I decided to continue reading the article series about Balmer departing Microsoft and its hopes for the future. I like that the article is based on what insiders think and their candidness about Microsoft is really like; it's a voyeuristic peek inside the Empire.

If Microsoft decided to do most of what is on the list, that would be awesome. It's a company with some great talent that unfortunately gets lost in a mix of bureaucracy and restrictive business ideology with dashes of a lack of original vision and "me too" thinking.

I stick to my guns about the Microsoft OS. The days of a huge, overactive OS managing and running applications on a PC is fading away. Maybe it's needed for large servers – but not for individual use. There will be more and more online apps that will make the concept of a Personal Computer seem limited. Personal Home servers with files (including movies, music, etc.) accessed by any home device is almost a necessity; cloud storage is a minimum requirement as you move from location to location, device to device, working with distributed teams; storing information on your own device is emerging as just plain weird because you can't access those files from your phone, computer, tablet, etc. and you can't share them with other people. Businesses have been moving towards this sharing model as well over the past few years – storing files on a server and using corporate Intranets or Sharepoints so anyone can access it from any device. The technology needs to mirror how people work – we don't work alone in a cubicle anymore. It's all teamwork.

With that said, Microsoft really need to make MSOffice available on all platforms and devices. Microsoft is paranoid sometimes and it's just silly. For the longest time, they didn't really innovate Office for the Mac because it is a competing platform. That's old thinking. In today's business world, we know that it benefits you to make your product available across platforms. The world is getting smaller and smaller and it's all about sharing and partnerships – even with your competition. How paranoid can you be to believe that offering Office on an iPad will cannibalize your sales? People are buying tablets anyway. If they don't buy your tablet, they could still be a customer of your products. It's like restaurants that don't let you BYOB. You are still eating there, so what does it matter that you aren't drinking there? Isn't $25/person better than $0/person because the person wanted to have a particular wine?

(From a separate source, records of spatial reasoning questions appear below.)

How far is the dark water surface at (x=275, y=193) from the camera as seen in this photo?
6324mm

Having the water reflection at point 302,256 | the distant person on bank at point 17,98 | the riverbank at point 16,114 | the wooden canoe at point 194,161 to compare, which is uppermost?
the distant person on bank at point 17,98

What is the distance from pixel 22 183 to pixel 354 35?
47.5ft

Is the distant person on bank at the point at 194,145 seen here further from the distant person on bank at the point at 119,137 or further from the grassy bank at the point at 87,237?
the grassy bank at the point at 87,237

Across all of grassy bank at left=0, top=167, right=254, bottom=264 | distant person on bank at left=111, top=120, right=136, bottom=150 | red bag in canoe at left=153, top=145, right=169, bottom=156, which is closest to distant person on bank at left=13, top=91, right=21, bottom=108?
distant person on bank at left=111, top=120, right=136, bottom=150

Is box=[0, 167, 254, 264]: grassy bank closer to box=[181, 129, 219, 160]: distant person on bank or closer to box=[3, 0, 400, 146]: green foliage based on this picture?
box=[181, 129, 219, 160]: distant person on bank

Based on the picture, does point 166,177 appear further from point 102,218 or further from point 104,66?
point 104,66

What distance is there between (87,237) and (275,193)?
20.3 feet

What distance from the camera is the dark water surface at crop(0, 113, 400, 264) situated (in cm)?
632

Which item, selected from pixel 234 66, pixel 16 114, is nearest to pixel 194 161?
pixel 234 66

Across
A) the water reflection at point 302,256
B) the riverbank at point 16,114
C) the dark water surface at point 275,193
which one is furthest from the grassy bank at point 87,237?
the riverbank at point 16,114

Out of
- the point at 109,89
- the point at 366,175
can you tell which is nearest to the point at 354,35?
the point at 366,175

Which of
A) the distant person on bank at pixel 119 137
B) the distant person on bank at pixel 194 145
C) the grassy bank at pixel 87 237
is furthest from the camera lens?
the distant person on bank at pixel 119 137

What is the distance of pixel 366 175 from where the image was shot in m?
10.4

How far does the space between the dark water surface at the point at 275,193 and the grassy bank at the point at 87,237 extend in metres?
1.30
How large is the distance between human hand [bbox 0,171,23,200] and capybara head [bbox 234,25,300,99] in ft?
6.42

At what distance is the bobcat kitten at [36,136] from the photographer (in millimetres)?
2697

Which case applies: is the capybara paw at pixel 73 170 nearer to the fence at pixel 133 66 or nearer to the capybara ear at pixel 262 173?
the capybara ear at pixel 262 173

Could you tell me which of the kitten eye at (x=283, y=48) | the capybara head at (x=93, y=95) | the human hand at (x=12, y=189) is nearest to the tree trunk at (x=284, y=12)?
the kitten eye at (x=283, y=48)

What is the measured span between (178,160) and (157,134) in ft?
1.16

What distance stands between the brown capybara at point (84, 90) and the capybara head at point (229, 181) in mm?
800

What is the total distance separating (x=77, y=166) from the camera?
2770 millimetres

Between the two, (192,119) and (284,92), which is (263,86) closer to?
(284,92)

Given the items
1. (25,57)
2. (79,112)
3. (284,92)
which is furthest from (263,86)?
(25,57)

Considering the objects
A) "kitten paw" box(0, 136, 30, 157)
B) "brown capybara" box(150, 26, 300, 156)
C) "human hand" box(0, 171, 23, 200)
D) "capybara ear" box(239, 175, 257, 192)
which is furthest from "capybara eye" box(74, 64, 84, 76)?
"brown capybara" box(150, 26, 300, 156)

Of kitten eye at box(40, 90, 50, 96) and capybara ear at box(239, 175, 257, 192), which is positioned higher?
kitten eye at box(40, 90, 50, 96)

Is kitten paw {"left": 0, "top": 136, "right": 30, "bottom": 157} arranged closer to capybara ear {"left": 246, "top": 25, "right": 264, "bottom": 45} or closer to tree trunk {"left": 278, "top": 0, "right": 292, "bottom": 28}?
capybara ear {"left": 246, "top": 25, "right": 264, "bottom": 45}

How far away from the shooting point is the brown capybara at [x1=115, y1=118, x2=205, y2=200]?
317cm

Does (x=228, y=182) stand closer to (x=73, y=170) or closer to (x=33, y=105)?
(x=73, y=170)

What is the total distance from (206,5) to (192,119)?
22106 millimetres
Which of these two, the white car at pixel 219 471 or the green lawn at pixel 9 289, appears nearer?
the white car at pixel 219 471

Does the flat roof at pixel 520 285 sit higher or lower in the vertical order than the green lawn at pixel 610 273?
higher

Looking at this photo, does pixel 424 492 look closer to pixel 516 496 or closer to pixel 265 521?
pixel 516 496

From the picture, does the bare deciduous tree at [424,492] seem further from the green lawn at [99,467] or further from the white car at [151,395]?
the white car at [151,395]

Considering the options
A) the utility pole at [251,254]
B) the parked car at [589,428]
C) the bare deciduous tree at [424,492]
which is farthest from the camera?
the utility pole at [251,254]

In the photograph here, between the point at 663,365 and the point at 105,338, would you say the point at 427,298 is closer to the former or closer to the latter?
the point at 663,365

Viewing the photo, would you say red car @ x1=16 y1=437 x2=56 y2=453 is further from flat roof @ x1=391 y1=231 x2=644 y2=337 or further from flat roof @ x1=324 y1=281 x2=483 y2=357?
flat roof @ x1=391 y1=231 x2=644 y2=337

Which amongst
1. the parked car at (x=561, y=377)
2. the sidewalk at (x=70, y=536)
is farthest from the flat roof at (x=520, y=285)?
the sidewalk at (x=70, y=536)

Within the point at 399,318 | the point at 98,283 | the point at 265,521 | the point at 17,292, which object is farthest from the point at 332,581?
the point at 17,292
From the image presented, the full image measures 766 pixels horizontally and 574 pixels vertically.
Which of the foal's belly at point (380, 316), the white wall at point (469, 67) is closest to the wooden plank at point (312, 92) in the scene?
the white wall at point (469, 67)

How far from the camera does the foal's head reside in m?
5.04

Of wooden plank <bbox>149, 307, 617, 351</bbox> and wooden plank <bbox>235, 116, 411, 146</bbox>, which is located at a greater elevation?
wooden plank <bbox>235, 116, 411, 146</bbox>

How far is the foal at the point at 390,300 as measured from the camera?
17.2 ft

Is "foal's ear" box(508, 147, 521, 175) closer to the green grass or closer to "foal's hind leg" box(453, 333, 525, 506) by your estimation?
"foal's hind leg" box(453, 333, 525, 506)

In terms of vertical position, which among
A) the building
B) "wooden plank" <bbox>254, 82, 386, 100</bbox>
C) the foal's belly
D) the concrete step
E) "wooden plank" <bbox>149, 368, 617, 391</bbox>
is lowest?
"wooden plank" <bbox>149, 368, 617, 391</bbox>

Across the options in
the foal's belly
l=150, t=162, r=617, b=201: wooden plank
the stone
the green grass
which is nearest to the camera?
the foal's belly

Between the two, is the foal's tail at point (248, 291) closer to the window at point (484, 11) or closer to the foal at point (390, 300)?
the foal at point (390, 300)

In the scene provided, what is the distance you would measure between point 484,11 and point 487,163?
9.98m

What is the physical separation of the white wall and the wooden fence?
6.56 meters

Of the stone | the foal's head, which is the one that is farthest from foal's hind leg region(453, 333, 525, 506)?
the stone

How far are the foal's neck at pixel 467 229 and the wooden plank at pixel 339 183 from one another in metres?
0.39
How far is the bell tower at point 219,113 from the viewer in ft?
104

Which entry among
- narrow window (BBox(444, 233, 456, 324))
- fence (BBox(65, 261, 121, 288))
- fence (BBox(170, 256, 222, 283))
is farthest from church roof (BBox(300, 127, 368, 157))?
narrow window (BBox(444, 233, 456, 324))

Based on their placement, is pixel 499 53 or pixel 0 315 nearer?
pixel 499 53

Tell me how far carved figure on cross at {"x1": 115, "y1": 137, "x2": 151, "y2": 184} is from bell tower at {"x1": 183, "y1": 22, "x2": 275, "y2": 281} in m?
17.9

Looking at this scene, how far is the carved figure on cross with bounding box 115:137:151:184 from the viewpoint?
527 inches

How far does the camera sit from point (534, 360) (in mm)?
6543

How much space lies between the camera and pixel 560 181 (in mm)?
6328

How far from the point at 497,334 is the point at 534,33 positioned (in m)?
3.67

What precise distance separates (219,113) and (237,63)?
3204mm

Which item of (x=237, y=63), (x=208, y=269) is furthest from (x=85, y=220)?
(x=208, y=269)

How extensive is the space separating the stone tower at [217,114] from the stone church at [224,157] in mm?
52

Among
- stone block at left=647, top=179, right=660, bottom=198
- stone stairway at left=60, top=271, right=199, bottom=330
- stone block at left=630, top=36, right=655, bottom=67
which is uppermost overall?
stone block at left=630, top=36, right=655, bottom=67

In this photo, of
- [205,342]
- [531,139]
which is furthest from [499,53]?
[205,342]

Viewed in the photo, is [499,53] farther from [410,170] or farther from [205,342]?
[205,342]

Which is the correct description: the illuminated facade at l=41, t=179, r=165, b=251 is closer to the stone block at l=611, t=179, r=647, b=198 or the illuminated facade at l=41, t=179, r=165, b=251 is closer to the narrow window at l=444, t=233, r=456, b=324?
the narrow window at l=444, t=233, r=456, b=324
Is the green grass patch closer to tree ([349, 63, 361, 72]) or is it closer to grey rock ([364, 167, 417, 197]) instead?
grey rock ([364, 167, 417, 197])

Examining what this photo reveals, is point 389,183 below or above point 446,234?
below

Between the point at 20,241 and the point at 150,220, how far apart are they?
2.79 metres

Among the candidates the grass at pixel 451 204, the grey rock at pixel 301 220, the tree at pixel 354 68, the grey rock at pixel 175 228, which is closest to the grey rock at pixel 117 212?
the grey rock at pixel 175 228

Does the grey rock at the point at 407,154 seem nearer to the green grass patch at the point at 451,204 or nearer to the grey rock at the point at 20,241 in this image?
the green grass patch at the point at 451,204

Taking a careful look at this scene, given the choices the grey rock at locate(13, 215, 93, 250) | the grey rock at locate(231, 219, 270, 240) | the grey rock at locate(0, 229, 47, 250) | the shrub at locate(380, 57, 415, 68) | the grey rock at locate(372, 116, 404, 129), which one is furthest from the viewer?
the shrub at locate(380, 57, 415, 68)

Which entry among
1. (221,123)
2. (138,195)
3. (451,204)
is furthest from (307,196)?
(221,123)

I found this article on Ars Technica which proposes that Microsoft has been a little cutting edge. It's an interesting perspective. The article claims that Microsoft's challenge is merging consumer and business technology. That's true at some level. However, many of the technologies raised in the article are frankly, me-too competitive responses to what's in the market. It's not innovation. Office 365 is a response to the market – it should have happened years and years ago. Microsoft SQL database was a response to Oracle – and they got market share by originally offering it for free to get people on it. Lync is a chat tool like AIM, YahooIM, and Hotmail chat. It's another technology response. I could continue.

Microsoft needs a vision beyond doing "me-too" technology, responding to the market a little too late, and make a difference. It needs to change its market position from being so self-contained and paranoid and see technology as something people don't need to "marry" to use it – they use Microsoft, Apple, Google, HP, Samsung, IBM – you get the picture. It's a BYO world – not a one-stop-shop world, with multiple platforms and apps, where people are using what they perceive as the best on various platforms. The concept of Windows on a PC is dying. They need to go on a retreat and get a fresh perspective. Ok, they need a makeover.